Art’s Dream is a Weird, Wonderful Delight.

Media Molecule’s in-house example of what Dreams is capable of takes centre stage.

A promotional image from Dreams showing the two main characters from the platforming section of the game riding cute looking dragon.

Release: February 2020
Developer: Media Molecule
Platform: PlayStation 4
Buy from Amazon: Dreams

After seven years of waiting, Dreams is finally out in the wild; out of beta, and available to everybody. Media Molecule’s opus for PlayStation 4 takes the idea they started with LittleBigPlanet – that you can create your own game within their main game – and takes it to stratospheric new heights.
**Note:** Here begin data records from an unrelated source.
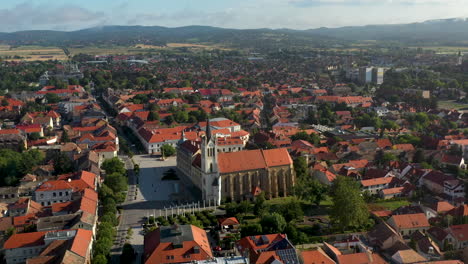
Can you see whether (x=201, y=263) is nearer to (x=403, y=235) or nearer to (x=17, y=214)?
(x=403, y=235)

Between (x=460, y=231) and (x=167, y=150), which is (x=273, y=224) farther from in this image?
(x=167, y=150)

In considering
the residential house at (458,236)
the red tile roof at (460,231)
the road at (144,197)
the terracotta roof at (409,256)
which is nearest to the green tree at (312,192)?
the road at (144,197)

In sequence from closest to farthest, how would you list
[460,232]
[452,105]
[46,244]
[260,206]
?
[46,244] → [460,232] → [260,206] → [452,105]

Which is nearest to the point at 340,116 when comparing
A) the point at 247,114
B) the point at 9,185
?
the point at 247,114

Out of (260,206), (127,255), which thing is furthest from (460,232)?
(127,255)

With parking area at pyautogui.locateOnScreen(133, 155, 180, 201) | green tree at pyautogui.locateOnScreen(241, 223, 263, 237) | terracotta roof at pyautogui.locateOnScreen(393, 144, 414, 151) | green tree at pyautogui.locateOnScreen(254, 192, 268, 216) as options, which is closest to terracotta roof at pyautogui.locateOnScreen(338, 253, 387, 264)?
green tree at pyautogui.locateOnScreen(241, 223, 263, 237)

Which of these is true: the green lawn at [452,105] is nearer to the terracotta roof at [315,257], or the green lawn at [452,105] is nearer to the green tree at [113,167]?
the green tree at [113,167]
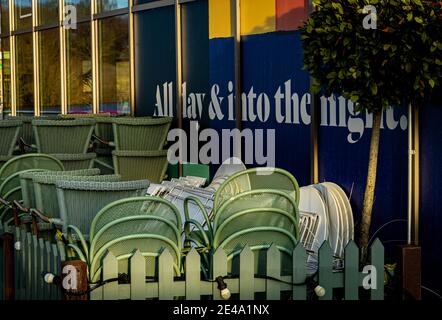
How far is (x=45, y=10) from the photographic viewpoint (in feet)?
50.5

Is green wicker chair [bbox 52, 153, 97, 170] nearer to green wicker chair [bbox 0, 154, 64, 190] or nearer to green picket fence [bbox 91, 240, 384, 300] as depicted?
green wicker chair [bbox 0, 154, 64, 190]

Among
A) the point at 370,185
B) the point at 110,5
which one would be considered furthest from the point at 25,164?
the point at 110,5

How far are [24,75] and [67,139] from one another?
675 centimetres

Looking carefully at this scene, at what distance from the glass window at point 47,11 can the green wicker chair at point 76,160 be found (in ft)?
16.3

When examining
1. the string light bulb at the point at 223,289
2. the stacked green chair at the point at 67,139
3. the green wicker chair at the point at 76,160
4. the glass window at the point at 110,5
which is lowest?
the string light bulb at the point at 223,289

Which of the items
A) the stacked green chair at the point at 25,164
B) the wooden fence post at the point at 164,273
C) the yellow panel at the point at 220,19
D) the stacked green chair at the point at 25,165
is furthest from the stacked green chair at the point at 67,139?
the wooden fence post at the point at 164,273

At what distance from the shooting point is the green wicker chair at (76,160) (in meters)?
10.3

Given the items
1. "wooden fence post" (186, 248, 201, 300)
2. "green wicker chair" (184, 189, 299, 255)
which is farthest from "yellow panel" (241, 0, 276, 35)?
"wooden fence post" (186, 248, 201, 300)

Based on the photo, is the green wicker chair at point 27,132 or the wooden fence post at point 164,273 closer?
the wooden fence post at point 164,273

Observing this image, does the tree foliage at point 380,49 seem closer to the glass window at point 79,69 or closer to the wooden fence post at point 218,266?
the wooden fence post at point 218,266

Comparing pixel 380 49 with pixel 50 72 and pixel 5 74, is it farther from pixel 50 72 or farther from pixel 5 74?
pixel 5 74

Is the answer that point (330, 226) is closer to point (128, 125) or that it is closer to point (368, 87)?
point (368, 87)

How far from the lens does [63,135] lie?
10.4 metres
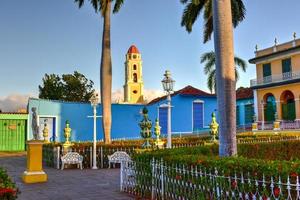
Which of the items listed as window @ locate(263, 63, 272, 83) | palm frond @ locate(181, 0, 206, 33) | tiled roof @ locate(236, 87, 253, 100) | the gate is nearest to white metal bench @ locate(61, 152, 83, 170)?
palm frond @ locate(181, 0, 206, 33)

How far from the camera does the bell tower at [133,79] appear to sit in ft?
170

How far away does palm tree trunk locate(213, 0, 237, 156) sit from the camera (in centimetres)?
769

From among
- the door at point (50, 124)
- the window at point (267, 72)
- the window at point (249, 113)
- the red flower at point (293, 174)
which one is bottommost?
the red flower at point (293, 174)

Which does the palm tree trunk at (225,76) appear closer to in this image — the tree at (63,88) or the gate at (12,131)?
the gate at (12,131)

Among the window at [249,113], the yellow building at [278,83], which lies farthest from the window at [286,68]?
the window at [249,113]

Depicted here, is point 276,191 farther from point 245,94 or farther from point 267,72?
point 245,94

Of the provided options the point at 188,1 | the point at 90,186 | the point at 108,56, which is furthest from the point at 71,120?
the point at 90,186

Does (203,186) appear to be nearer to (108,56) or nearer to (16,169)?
(16,169)

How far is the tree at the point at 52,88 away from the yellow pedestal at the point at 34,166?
28.1 meters

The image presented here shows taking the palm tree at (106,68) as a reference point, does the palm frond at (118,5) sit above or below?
above

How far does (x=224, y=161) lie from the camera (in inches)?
229

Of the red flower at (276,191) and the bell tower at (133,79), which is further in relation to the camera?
the bell tower at (133,79)

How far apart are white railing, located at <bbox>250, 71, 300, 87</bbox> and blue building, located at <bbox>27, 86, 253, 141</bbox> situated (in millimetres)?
5587

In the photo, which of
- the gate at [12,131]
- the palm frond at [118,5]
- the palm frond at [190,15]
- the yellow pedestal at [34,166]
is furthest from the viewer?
the gate at [12,131]
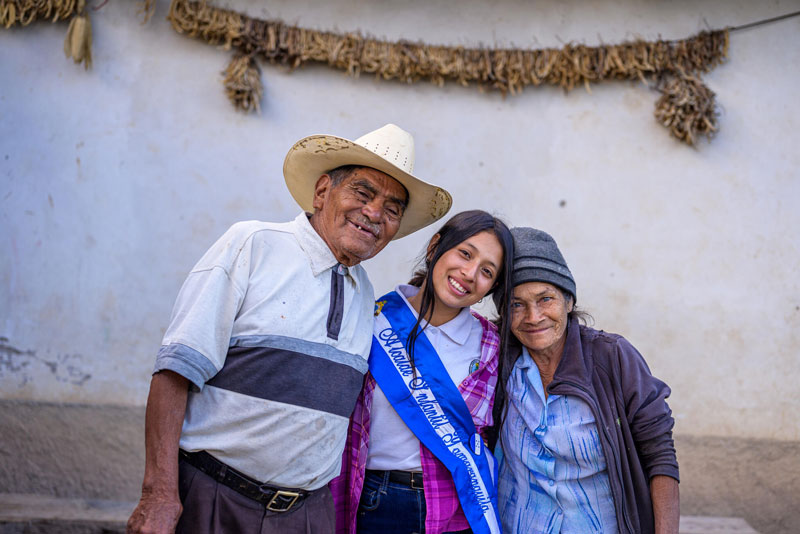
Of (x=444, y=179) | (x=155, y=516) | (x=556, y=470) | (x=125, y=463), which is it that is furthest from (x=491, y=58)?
(x=125, y=463)

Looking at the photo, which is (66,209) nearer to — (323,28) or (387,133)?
(323,28)

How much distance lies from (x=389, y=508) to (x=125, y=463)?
2.16 m

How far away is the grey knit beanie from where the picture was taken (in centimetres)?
216

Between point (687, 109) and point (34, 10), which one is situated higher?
point (34, 10)

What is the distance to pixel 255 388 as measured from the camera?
1764mm

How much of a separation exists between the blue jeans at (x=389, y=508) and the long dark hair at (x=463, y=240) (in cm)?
44

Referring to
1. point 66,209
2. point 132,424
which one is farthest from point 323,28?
point 132,424

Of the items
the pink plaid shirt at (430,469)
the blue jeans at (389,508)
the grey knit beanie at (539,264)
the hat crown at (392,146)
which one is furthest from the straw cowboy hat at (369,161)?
the blue jeans at (389,508)

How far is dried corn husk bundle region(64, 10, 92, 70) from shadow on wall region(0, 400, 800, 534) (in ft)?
6.75

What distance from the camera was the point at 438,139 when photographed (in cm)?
384

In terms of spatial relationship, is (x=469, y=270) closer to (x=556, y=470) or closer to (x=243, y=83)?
(x=556, y=470)

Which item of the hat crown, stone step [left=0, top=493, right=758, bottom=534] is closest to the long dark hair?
the hat crown

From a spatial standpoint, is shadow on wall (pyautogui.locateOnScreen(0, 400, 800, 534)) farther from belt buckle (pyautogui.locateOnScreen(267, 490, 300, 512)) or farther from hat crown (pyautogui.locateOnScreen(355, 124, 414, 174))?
hat crown (pyautogui.locateOnScreen(355, 124, 414, 174))

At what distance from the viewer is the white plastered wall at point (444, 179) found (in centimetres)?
358
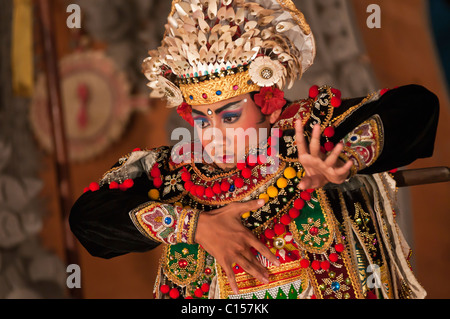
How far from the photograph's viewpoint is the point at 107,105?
302 cm

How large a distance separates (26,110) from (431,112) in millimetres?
2658

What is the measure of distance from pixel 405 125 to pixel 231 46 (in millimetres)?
588

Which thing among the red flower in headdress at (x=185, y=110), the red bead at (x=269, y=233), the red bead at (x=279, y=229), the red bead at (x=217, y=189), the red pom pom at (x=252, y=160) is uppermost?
the red flower in headdress at (x=185, y=110)

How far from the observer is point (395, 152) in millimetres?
1451

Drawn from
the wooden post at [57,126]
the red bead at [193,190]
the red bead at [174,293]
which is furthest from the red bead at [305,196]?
the wooden post at [57,126]

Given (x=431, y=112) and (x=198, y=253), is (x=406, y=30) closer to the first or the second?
(x=431, y=112)

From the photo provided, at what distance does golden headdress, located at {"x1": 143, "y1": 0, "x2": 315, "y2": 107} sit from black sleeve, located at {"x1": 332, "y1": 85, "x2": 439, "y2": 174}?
0.34 m

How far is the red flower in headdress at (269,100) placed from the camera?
1.62 m

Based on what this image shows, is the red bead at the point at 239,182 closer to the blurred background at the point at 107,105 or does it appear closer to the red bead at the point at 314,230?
the red bead at the point at 314,230


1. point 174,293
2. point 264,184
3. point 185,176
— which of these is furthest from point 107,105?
point 264,184

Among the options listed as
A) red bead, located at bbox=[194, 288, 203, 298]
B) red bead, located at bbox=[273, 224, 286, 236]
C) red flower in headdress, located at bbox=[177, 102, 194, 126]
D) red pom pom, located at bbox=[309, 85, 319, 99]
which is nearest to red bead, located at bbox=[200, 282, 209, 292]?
red bead, located at bbox=[194, 288, 203, 298]

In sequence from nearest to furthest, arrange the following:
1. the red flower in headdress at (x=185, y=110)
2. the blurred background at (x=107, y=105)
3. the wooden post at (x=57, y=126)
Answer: the red flower in headdress at (x=185, y=110) < the blurred background at (x=107, y=105) < the wooden post at (x=57, y=126)

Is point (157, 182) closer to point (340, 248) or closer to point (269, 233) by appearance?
point (269, 233)

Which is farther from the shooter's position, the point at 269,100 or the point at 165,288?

Rather than remixing levels using assets available in the main game, Dreams is a fully-fledged game-engine in its own right. Allowing objects to be created on a granular level, it is designed to give players the freedom to create anything their imagination can muster. These creations are then presented in the form of ‘dreams’ which can be saved, shared and played by others. These dreams can take the form of games from any genre, or even used to create art pieces, short-stories, visual novels, sculptures and all manner of things in between.

Media Molecule have of course created a dream of their own in order to showcase the kind of things that are possible with the game. Which brings us to Art’s Dream, as it is called, which was created entirely using Dreams’ own tool-set and is a stylised and highly polished example of what can be achieved within it.

An in-game screenshot from Dreams showing the two main characters of the platforming sections in a painterly, fairy-tale environment.

The game has many lovely touches throughout, like the fired musical notes in this section creating their own beats and guitar strums.

Assuming the role of Art, you navigate his dreams (and nightmares) as he battles to conquer his own fears and anxieties. Art is a bass player in a band, a band which he has recently deserted due to his fear of performing at their biggest gig to date. In order to conquer these fears you must travel through memories and scenarios from Art’s childhood and adulthood which play out across a variety of game-types. These game-types not only push the story forward but also conveniently demonstrate how versatile Dreams is as a creation tool.

The majority of the sequences are split across two very different 3D platformer sections. One with a stunning fantasy setting and the other in a beautifully clean sci-fi environment. Each has you constantly switching between characters with different abilities to leap through the levels and make it to the finish line. Both are standard 3D platformer fare, but the polish and craft on show – not to mention the gorgeous CGI-like visuals – is consistently impressive.

Mixed in amongst these sequences are some slower point-and-click-adventure style sections which contain most of the dramatic story (and some quite amusing musical) beats. These sections combine highly stylised visuals, selectable dialogue lines and some light puzzle and comedy elements to pull off a rather enjoyable LucasArts impression.

An in-game screenshot from Art's Dream showing Art himself driving along a highway towards Thornbeak, the game's large, crow-like antagonist.

The game’s antagonist Thornbeak is a brilliant, genuinely dark and unsettling creation.

Later come some arcade-style shooter sections (both into-the-screen and side-scroller varieties) and then finally a thrilling late-game stretch which combines pretty much everything that has come before for an excellent and breathless finale.

The examples of different genres on offer and the level of polish present in each provide a fantastic example of what lies ahead when more people get their hands on the game and start creating dreams for themselves. The thought that Art’s Dream (impressive as it is) is only scratching the surface of what is theoretically possible in Dreams is a very exciting prospect.

The 3D platformer sections have none of the loose, floaty jump physics of Media Molecule’s own LittleBigPlanet series, the shooter sections are fast and frantic and the point-and-click sections are beautifully scripted and cinematic. All three are gorgeous to look at.

Media Molecule have created one hell of a game engine here, with visuals in a lot of the sequences displaying a decidedly pre-rendered solidity to them that stand up to the best of what the current-gen is capable of.

At around two and a half hours, some may bemoan the short length of what they will assume to be Dreams’ “story mode”, but that’s not what Art’s Dream is – that’s not what Dreams is. Dreams was designed as a tool for people to create their own personal stories and to share them with the world, and Art’s Dream is exactly that.

As a narrative work, it is honest, heartfelt and captivating, and as a game it is varied, enjoyable and wholly compelling. As an example of what is possible using the game’s creation tools however, it is a roaring success.

Art’s Dream is obviously a deeply personal tale for its creators; something that’s rare in the AAA gaming space and which Dreams not only caters for, but actively encourages. It’s bold, it’s weird, and the fact that it’s merely an example designed to empower others to do the same is something that should be widely celebrated.